━━━ Tekstfragment

Stb. 2005, 603, datum inwerkingtreding 02-12-2005, bevat een wijziging met terugwerkende
kracht van dit artikel. Deze wijziging werkt terug tot en met 01-07-2005.
1 Teruggaaf van belasting wordt, onder bij algemene maatregel van bestuur te stellen
voorwaarden en beperkingen, op aanvraag verleend voor bestelauto's die zijn ingericht
om te worden gebruikt voor het vervoer van een gehandicapte persoon in de cabine en
voor het gelijktijdige vervoer van een niet-opvouwbare rolstoel ten behoeve van die
persoon.
2 In afwijking van het eerste lid wordt de teruggaaf voorts verleend indien in verband
met de handicap van de in het eerste lid bedoelde persoon, de laadruimte van de bestelauto,
in afwijking van artikel 3, derde lid, onderdeel b, onder 2°, of onderdeel c, onder
2°, of onderdeel d, onder 3°, ten gevolge van aanpassing van de bestelauto niet langer
van de bestuurderszitplaats onderscheidenlijk de cabine is afgescheiden.
3 Indien de gehandicapte een ander is dan degene op wiens naam het kenteken is gesteld,
is het eerste lid slechts van toepassing indien de aanvraag als bedoeld in het eerste
lid wordt gedaan door die ander en de gehandicapte gezamenlijk.
4 De teruggaaf wordt verleend aan degene op wiens naam het kenteken is gesteld.
5 De inspecteur beslist op de aanvraag bij voor bezwaar vatbare beschikking.
6 De aanspraak op teruggaaf ontstaat op het tijdstip waarop aan de voorwaarden en beperkingen
voor teruggaaf als bedoeld in het eerste lid wordt voldaan.
7 Indien het in het zesde lid bedoelde tijdstip is gelegen na het tijdstip waarop de
bestelauto is ingeschreven in het in artikel 1, tweede lid, bedoelde register, bedraagt
de teruggaaf het belastingbedrag nadat dit is verminderd overeenkomstig artikel 10,
tweede lid of derde lid, met dien verstande dat ingeval voor de bestelauto al eerder
teruggaaf is verleend, de teruggaaf niet meer bedraagt dan dit belastingbedrag verminderd
met de eerdere teruggaven, voor zover de eerder teruggegeven bedragen niet later alsnog
als verschuldigde belasting zijn voldaan.

━━━━━━

* [Opdracht] Schrijf het stuk uit het wetsartikel woordelijk over, vanaf "4 De teruggaaf" tot en met "belasting zijn voldaan.". De gegevens hierna staan los van het wetsartikel.

━━━ Verstrekte gegevens

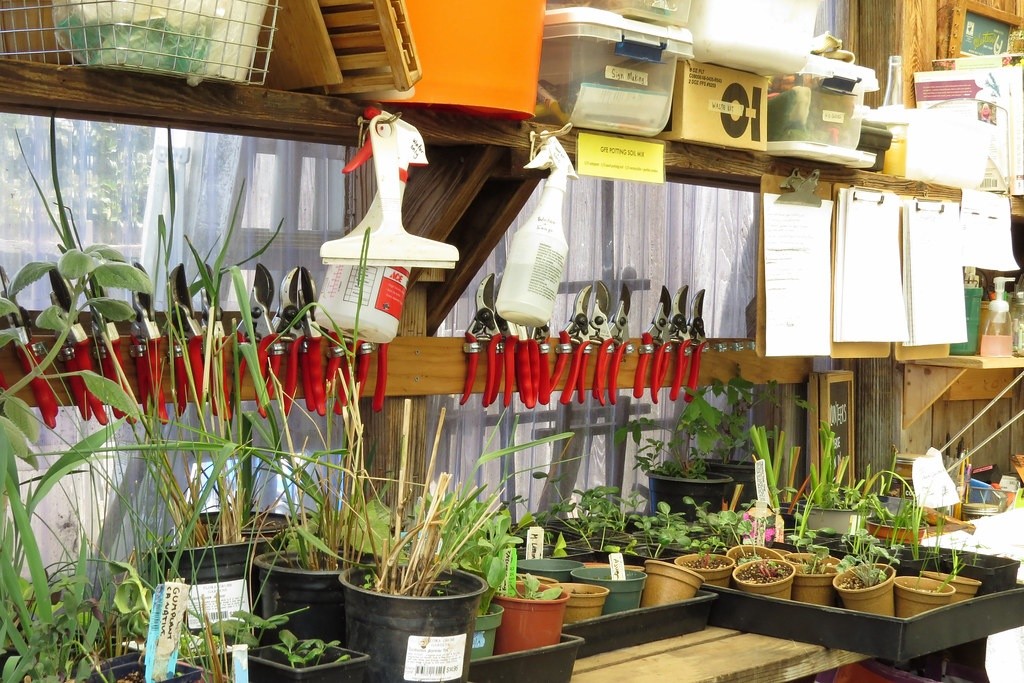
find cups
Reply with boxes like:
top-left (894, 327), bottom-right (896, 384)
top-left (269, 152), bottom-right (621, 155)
top-left (949, 288), bottom-right (983, 355)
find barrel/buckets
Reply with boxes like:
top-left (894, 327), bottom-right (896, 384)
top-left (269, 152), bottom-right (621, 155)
top-left (961, 502), bottom-right (1000, 520)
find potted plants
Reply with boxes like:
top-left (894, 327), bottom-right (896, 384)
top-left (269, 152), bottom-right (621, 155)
top-left (0, 111), bottom-right (1020, 683)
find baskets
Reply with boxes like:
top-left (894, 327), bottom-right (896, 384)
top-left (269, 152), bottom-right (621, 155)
top-left (0, 0), bottom-right (284, 85)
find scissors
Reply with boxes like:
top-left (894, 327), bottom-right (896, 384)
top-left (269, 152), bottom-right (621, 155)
top-left (0, 261), bottom-right (388, 429)
top-left (459, 271), bottom-right (706, 410)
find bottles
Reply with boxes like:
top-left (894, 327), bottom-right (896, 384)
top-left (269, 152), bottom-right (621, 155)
top-left (882, 56), bottom-right (907, 176)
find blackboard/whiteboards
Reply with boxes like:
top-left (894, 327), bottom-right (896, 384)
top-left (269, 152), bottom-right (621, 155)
top-left (806, 370), bottom-right (857, 496)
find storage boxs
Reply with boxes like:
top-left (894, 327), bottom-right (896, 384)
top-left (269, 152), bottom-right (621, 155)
top-left (542, 9), bottom-right (880, 154)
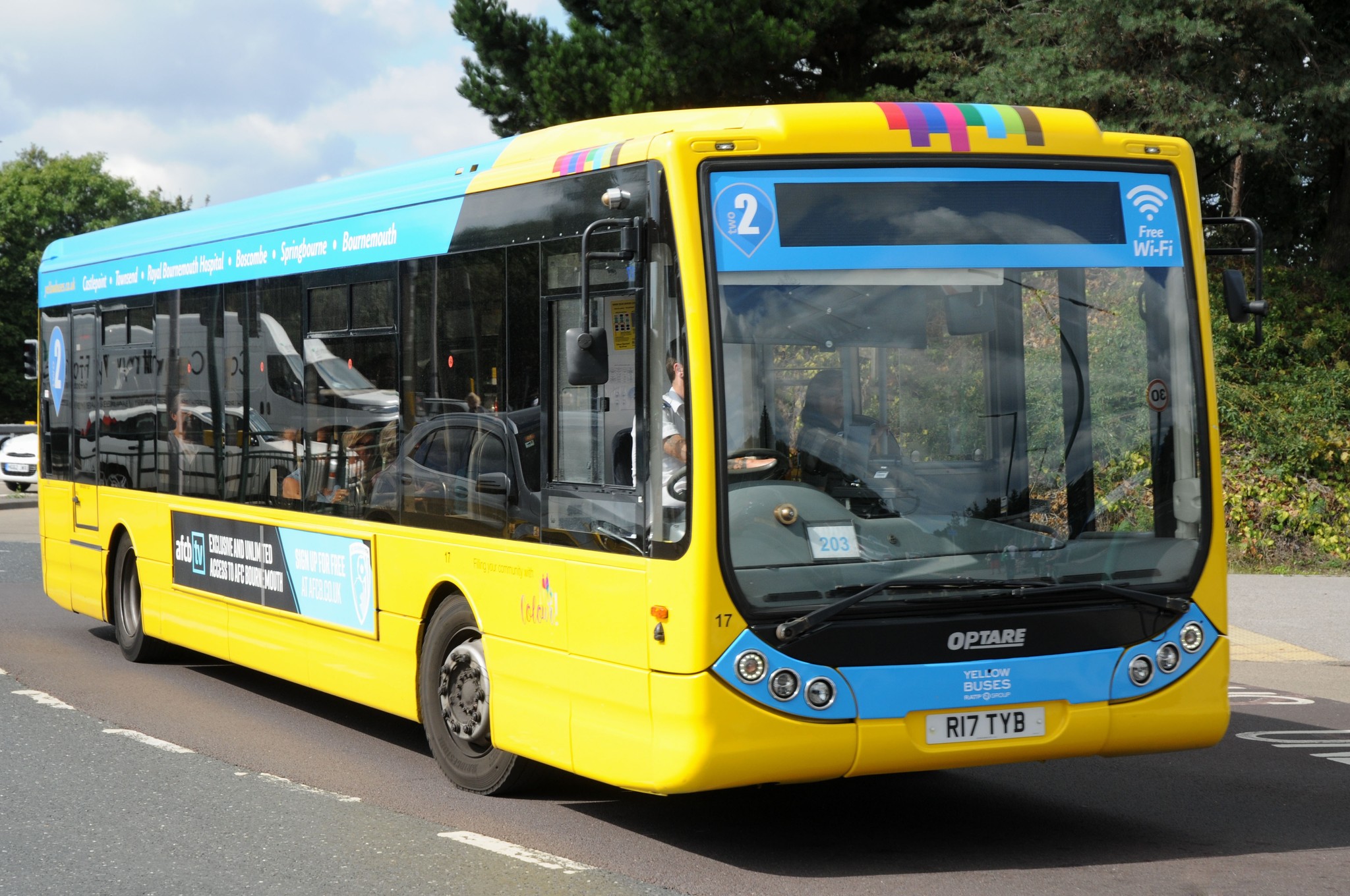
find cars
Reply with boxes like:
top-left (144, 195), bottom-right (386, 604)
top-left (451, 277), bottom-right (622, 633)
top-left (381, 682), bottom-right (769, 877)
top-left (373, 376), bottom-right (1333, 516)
top-left (0, 434), bottom-right (41, 493)
top-left (79, 398), bottom-right (365, 503)
top-left (375, 405), bottom-right (564, 522)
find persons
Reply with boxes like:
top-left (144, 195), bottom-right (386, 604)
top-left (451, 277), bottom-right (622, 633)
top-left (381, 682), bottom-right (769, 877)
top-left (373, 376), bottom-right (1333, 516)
top-left (797, 366), bottom-right (900, 520)
top-left (628, 332), bottom-right (776, 534)
top-left (160, 384), bottom-right (482, 515)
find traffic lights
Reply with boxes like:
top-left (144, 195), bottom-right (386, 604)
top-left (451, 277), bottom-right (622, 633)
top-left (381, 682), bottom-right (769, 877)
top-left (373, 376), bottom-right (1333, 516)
top-left (22, 338), bottom-right (40, 381)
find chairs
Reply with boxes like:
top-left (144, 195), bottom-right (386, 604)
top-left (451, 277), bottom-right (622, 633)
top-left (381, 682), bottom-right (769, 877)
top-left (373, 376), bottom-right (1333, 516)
top-left (612, 428), bottom-right (634, 488)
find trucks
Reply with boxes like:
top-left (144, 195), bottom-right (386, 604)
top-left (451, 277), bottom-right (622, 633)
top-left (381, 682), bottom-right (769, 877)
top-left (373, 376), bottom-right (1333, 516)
top-left (39, 309), bottom-right (400, 476)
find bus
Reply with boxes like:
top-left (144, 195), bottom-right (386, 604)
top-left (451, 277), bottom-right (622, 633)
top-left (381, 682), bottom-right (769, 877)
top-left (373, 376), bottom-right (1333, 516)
top-left (38, 97), bottom-right (1236, 809)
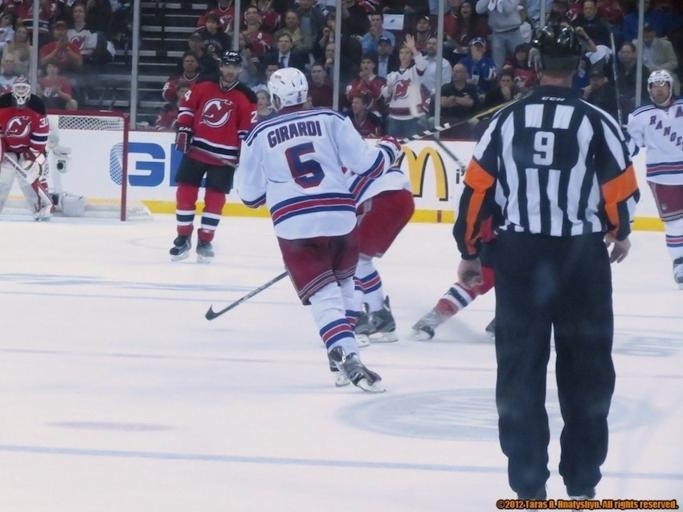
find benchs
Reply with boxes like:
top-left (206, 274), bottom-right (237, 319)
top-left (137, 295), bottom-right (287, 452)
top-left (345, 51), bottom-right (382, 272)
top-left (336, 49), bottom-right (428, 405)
top-left (0, 0), bottom-right (683, 146)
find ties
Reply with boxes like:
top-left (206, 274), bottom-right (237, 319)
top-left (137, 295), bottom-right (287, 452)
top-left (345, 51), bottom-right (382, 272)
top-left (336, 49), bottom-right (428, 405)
top-left (279, 56), bottom-right (285, 67)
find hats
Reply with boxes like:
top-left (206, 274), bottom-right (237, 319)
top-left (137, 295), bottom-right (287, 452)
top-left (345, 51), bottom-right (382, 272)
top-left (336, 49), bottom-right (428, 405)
top-left (377, 15), bottom-right (487, 47)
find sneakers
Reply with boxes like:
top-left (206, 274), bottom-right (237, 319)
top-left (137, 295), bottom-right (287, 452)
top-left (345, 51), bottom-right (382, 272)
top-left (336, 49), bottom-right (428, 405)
top-left (327, 345), bottom-right (343, 371)
top-left (170, 234), bottom-right (191, 255)
top-left (485, 317), bottom-right (496, 333)
top-left (411, 319), bottom-right (434, 339)
top-left (196, 239), bottom-right (214, 257)
top-left (368, 296), bottom-right (395, 335)
top-left (673, 257), bottom-right (683, 283)
top-left (343, 352), bottom-right (382, 391)
top-left (353, 295), bottom-right (370, 335)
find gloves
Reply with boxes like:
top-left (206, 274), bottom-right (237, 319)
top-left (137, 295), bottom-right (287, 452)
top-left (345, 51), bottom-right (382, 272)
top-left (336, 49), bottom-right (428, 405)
top-left (376, 135), bottom-right (404, 167)
top-left (24, 160), bottom-right (42, 186)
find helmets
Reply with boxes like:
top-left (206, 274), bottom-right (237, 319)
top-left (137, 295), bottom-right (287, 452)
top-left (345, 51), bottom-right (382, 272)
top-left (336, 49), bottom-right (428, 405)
top-left (219, 50), bottom-right (244, 73)
top-left (267, 67), bottom-right (309, 112)
top-left (12, 76), bottom-right (31, 86)
top-left (647, 69), bottom-right (674, 82)
top-left (526, 24), bottom-right (582, 70)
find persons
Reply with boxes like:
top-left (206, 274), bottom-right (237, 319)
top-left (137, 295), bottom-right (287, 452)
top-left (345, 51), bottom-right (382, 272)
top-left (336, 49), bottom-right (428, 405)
top-left (453, 24), bottom-right (640, 510)
top-left (624, 69), bottom-right (682, 283)
top-left (409, 214), bottom-right (496, 341)
top-left (0, 1), bottom-right (134, 112)
top-left (340, 135), bottom-right (414, 334)
top-left (167, 50), bottom-right (251, 257)
top-left (153, 1), bottom-right (681, 141)
top-left (234, 68), bottom-right (386, 387)
top-left (0, 77), bottom-right (55, 222)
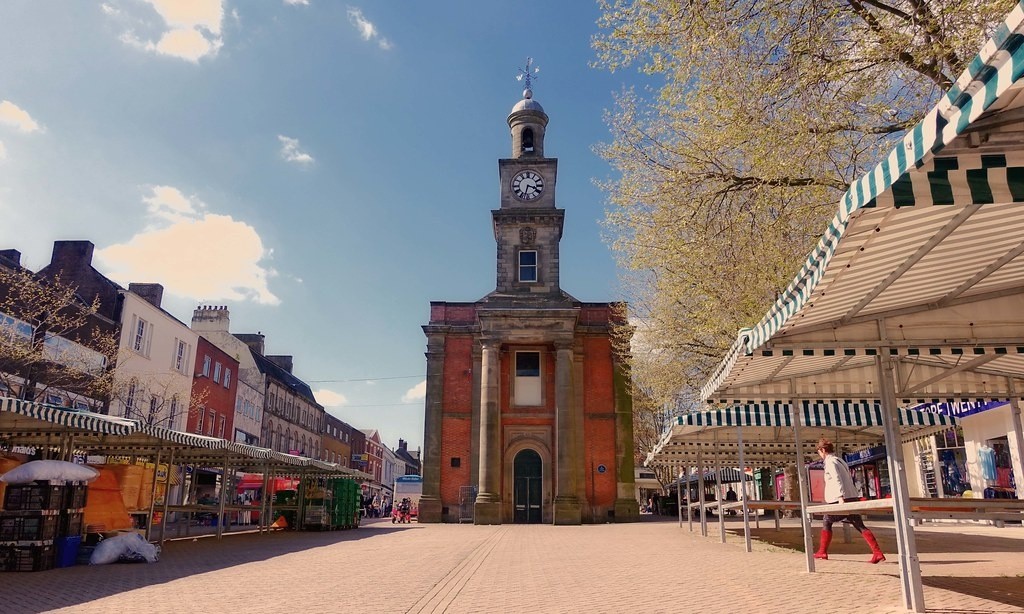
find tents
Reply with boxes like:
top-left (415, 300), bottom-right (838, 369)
top-left (641, 0), bottom-right (1024, 613)
top-left (0, 395), bottom-right (374, 549)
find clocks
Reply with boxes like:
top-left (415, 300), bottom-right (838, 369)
top-left (509, 168), bottom-right (546, 203)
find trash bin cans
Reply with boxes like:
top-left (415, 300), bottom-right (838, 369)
top-left (53, 535), bottom-right (82, 568)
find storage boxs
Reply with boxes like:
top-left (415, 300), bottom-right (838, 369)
top-left (0, 479), bottom-right (90, 571)
top-left (275, 477), bottom-right (362, 531)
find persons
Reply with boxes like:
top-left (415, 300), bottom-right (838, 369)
top-left (642, 492), bottom-right (661, 515)
top-left (812, 438), bottom-right (886, 564)
top-left (977, 444), bottom-right (998, 480)
top-left (360, 491), bottom-right (412, 523)
top-left (726, 486), bottom-right (737, 515)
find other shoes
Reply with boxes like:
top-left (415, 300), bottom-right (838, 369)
top-left (726, 514), bottom-right (729, 515)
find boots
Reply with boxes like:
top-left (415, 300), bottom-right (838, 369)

━━━━━━

* [Volledig antwoord]
4 De teruggaaf wordt verleend aan degene op wiens naam het kenteken is gesteld.
5 De inspecteur beslist op de aanvraag bij voor bezwaar vatbare beschikking.
6 De aanspraak op teruggaaf ontstaat op het tijdstip waarop aan de voorwaarden en beperkingen
voor teruggaaf als bedoeld in het eerste lid wordt voldaan.
7 Indien het in het zesde lid bedoelde tijdstip is gelegen na het tijdstip waarop de
bestelauto is ingeschreven in het in artikel 1, tweede lid, bedoelde register, bedraagt
de teruggaaf het belastingbedrag nadat dit is verminderd overeenkomstig artikel 10,
tweede lid of derde lid, met dien verstande dat ingeval voor de bestelauto al eerder
teruggaaf is verleend, de teruggaaf niet meer bedraagt dan dit belastingbedrag verminderd
met de eerdere teruggaven, voor zover de eerder teruggegeven bedragen niet later alsnog
als verschuldigde belasting zijn voldaan.